The Goal: The goal of the competition is to make a complete game…
1. On your own (teams are allowed, but this should be your own creation, not stolen or half stolen from the Internet)
2. In the allotted time frame (usually 31 days, see here for more info)
3. Preferably sellable (bug free, usable, and keeping an eye on the licensing and copyrights of the art assets you… ahem… "borrow" from the Internet.
Non-Requirements: Aside from that, things are pretty casual. There are no limits on…
1. Team size. While most people have been going alone, if you've got a friend or 10, you're still allowed. (More people isn't always better though.)
2. Tools/frameworks/engines.
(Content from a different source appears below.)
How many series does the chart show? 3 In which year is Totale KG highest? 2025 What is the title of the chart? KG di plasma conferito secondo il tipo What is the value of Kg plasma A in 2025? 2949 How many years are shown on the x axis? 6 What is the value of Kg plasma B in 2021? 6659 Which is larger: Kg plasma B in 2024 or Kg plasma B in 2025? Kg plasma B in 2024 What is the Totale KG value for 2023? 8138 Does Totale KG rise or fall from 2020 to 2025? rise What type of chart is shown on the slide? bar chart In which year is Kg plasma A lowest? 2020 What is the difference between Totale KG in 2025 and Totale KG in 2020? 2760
This site has a pretty heavy XNA/MonoGame focus, but if you want to use SharpDX, C++, WebGL, Unity or anything else, go for it.
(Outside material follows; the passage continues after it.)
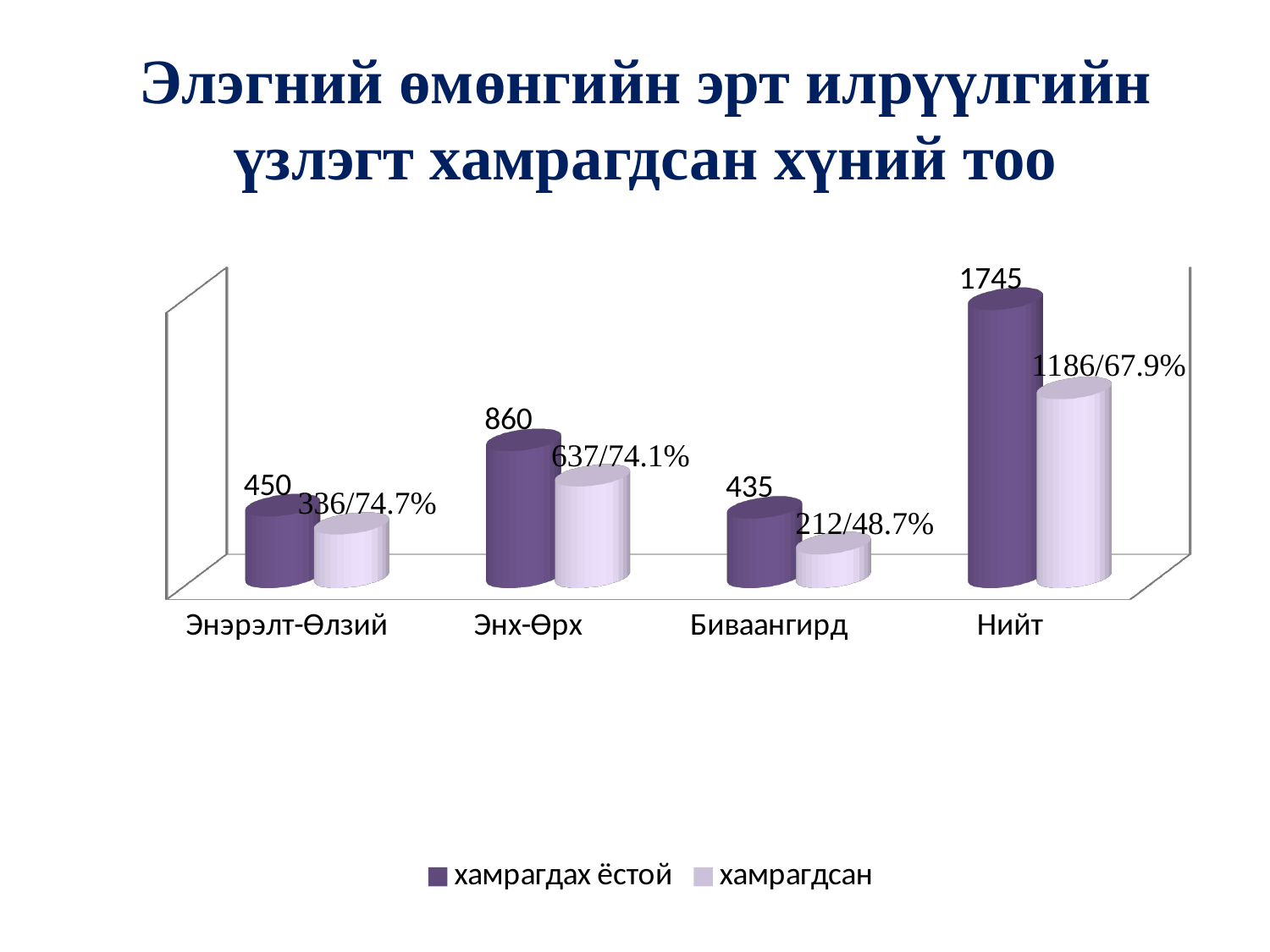
What is the difference between хамрагдах ёстой and хамрагдсан for Нийт? 559 What is the value of хамрагдах ёстой for Биваангирд? 435 Which category has the lowest хамрагдах ёстой value? Биваангирд What data label is shown for хамрагдсан at Биваангирд? 212/48.7% Which is larger, хамрагдах ёстой for Энэрэлт-Өлзий or for Энх-Өрх? Энх-Өрх How many categories are shown on the x axis? 4 What is the value of хамрагдах ёстой for Нийт? 1745 What kind of chart is shown on the slide? Bar chart How many series does the legend list? 2 What data label is shown for хамрагдсан at Нийт? 1186/67.9% What is the value of хамрагдах ёстой for Энх-Өрх? 860 Which category has the highest хамрагдах ёстой value? Нийт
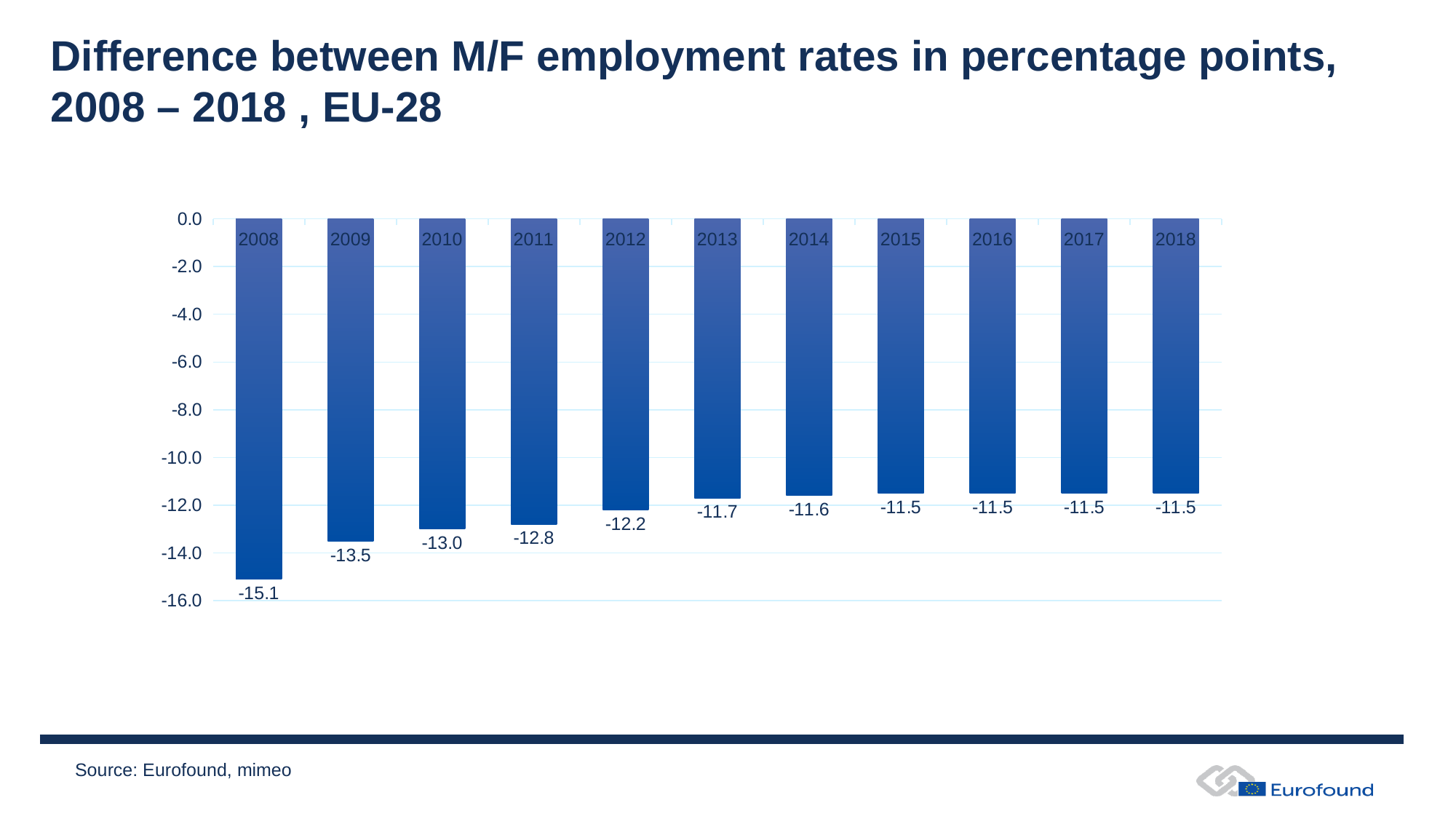
Which year has the lowest (most negative) value? 2008 What is the value for 2010? -13.0 What is the difference between the values for 2008 and 2018? 3.6 What is the difference between the values for 2009 and 2011? 0.7 Which is larger, the value for 2013 or the value for 2009? 2013 How many years are shown on the chart? 11 Do the values rise or fall from 2008 to 2018? rise Is the value for 2008 greater or less than -14.0? less What is the value for 2018? -11.5 What kind of chart is shown on the slide? bar chart What is the value for 2008? -15.1 What is the value for 2012? -12.2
3. Type of game. We often chose a theme of some sort, but it's never enforced, and only occasionally followed. Naturally, some types of games are more complicated than others (RPG, RTS, FPS, or anything with MMO in the description). Most people pick casual or arcade style games, but feel free to do whatever you want.
Winning: So how do you "win"? On the last day of the competition, you log into the forum and you say, "I won!" Seriously. Nobody is really going to enforce it. However, most people tend to post periodic updates. We all like sharing our progress and getting feedback in the forum and chat room, but all of that is optional.
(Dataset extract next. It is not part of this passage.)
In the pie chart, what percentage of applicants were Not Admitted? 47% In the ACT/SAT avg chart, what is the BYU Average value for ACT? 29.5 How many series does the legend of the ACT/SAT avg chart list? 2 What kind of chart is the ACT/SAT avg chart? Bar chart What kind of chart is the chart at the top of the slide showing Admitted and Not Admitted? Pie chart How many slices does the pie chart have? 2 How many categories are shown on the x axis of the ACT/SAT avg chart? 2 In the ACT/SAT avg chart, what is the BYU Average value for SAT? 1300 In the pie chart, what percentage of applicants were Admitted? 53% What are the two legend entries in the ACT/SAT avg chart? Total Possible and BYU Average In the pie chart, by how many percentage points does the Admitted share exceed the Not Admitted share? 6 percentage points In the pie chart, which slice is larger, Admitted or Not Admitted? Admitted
What Do I Get For Winning? Five million dollars. But first, you have to give me $10K so I can get it from my bank in Nigeria. Honestly though, what you get out of it is a working game, that you could theoretically sell! That's a huge deal! It looks great on a resume, it feels great as a developer, and if you actually sell it, you might actually make a little cash on the side.
We've talked about some sort of other small prizes. That's a possibility, but the real prize of the challenge is in creating a game. So lying about winning only hurts yourself.
Signing Up: Usually, we post an official signup page in the last week or two before the competition starts. There, you can tell us about yourself, introduce us to the game you want to make, and we can get an idea of how many people will join. (The last two times, there have been 6 or 8 people who signed up.)
If you have questions about how these challenges work or what to expect, feel free to ask!